The translators themselves have largely gone quiet. The lead researcher gave a single interview to a small German publication in early 2021 in which he stated that the work was complete and that he had no further comments to make. He has not appeared at any academic conferences since. His co-authors have similarly withdrawn from public discussion of the project. The independent journalists who have attempted to follow up have reported difficulty even confirming the team’s current affiliations. One of them, a junior researcher who had assisted with the cuneiform photography, was reportedly offered a position at a private institute in early 2022 that required relocation and a non-disclosure agreement covering all prior academic work. She accepted.
What remains is the document itself, the translations, the cuneiform photos taken before the tablet was moved, and the implications. 12 codes describing a system that builds the light human beings see at the moment of death. A system that recycles consciousness through a cycle of forgetting. A system that has been operational, according to its designers, for 12,000 years. And an architect, the Keeper of the Threshold, whose existence the Sumerians believed could finally be revealed during an astronomical period that corresponds to right now.

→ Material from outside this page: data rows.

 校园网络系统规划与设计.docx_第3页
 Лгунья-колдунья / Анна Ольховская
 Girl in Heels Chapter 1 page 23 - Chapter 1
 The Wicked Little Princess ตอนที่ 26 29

If the tablet is accurate, then every person who has ever had a near-death experience and reported the light has encountered the architecture firsthand. They were close enough to see it, close enough to describe it, close enough to remember it. And every person who will die in the coming years will encounter it again, unless they have learned to recognize what they are seeing. The recognition practices that the priestly traditions taught are not lost. They survive in The Tibetan Book of the Dead, in the Egyptian funerary texts, in the Gnostic Gospels, in the hermetic literature. They have been hiding in plain sight for thousands of years in texts that have been studied by scholars without anyone connecting them back to their common Sumerian source. The instructions are simple to memorize and difficult to apply, but they exist. And according to VAT 17085, they work.

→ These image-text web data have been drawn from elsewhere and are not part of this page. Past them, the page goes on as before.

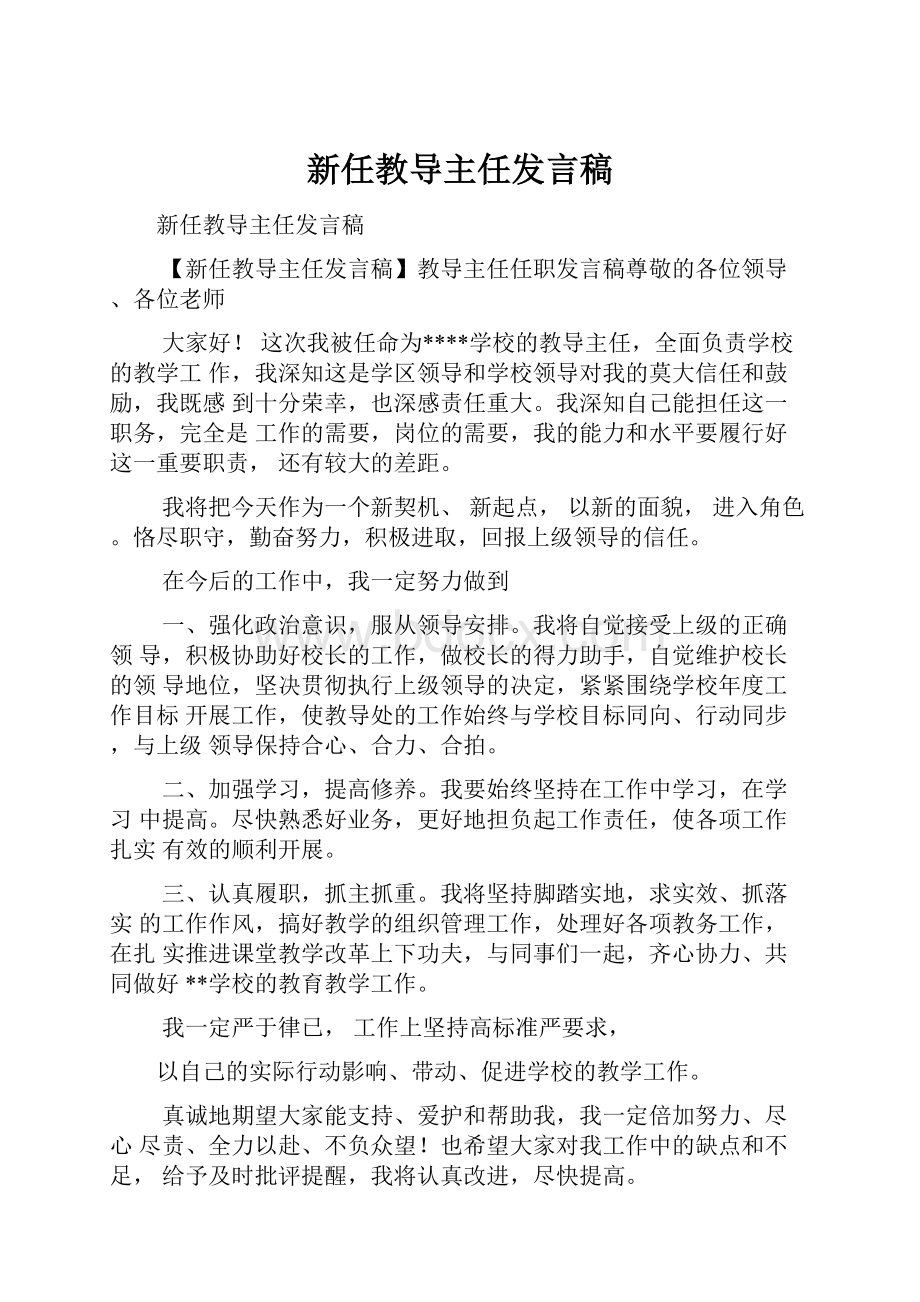 新任教导主任发言稿.docx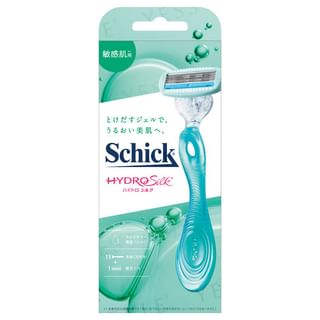 Schick Japan - Hydrosilk Sensitive Skin Razor Holder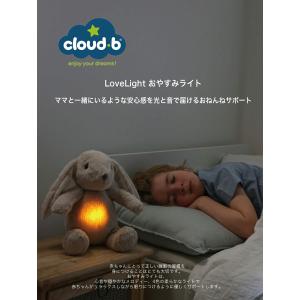 日本正規品小児科医が開発バニービリー おやすみ...の詳細画像1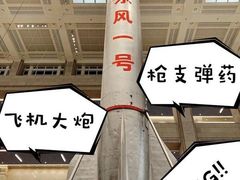 -中国人民革命军事博物馆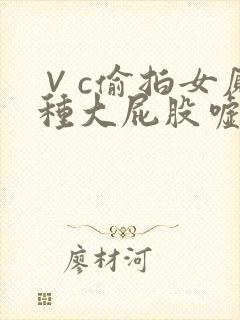 ∨c偷拍女厕各种大屁股嘘嘘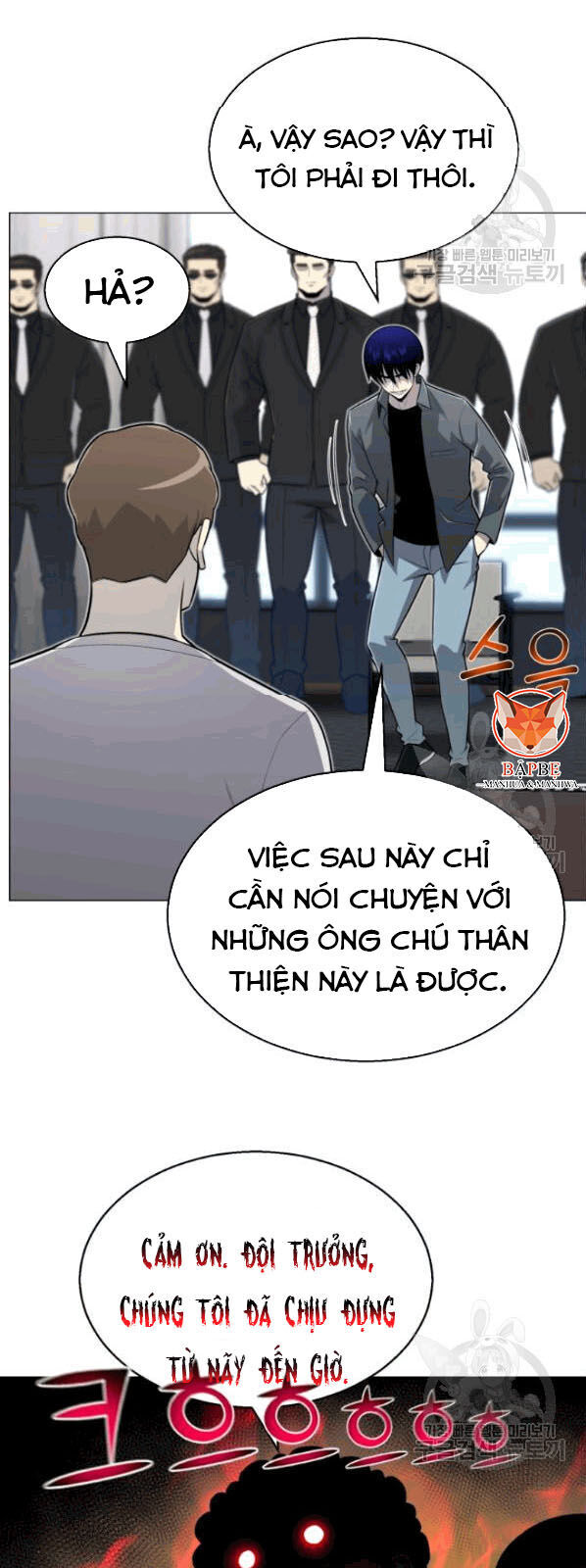 Luân Hồi Ác Nhân Chapter 59 - 32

The Sumerians believed that the light you see after death is not what it appears to be. They believed it was built. They believed they knew who built it, and how, and why. They left a record. And after more than 4,000 years buried in the soil of Mesopotamia, and 100 years sitting on a museum shelf, that record was finally read. The tablet is in storage now. The translators have stopped speaking. But the system, if the Sumerians were right, continues to operate exactly as it always has.
Every night, somewhere in the world, someone clinically dies and reports the light. Every report matches the tablet. Every story confirms it. The architecture is still there. The Keeper is still watching. And the threshold, according to the Sumerians, can only be crossed in one direction, unless you know what to look for.
Look up tonight. Look at the constellations the Sumerians named 4,000 years ago. They believed those stars marked the position from which the revelation would come. According to their calculations, the alignment is already in place. The window is open. What happens during it depends on whether enough people learn what the tablet describes before the Keeper closes the gate again. The light is waiting. It has been waiting for 12,000 years. And whether you walk toward it or past it when your time comes is, according to the Sumerians, the most important decision a human consciousness will ever make.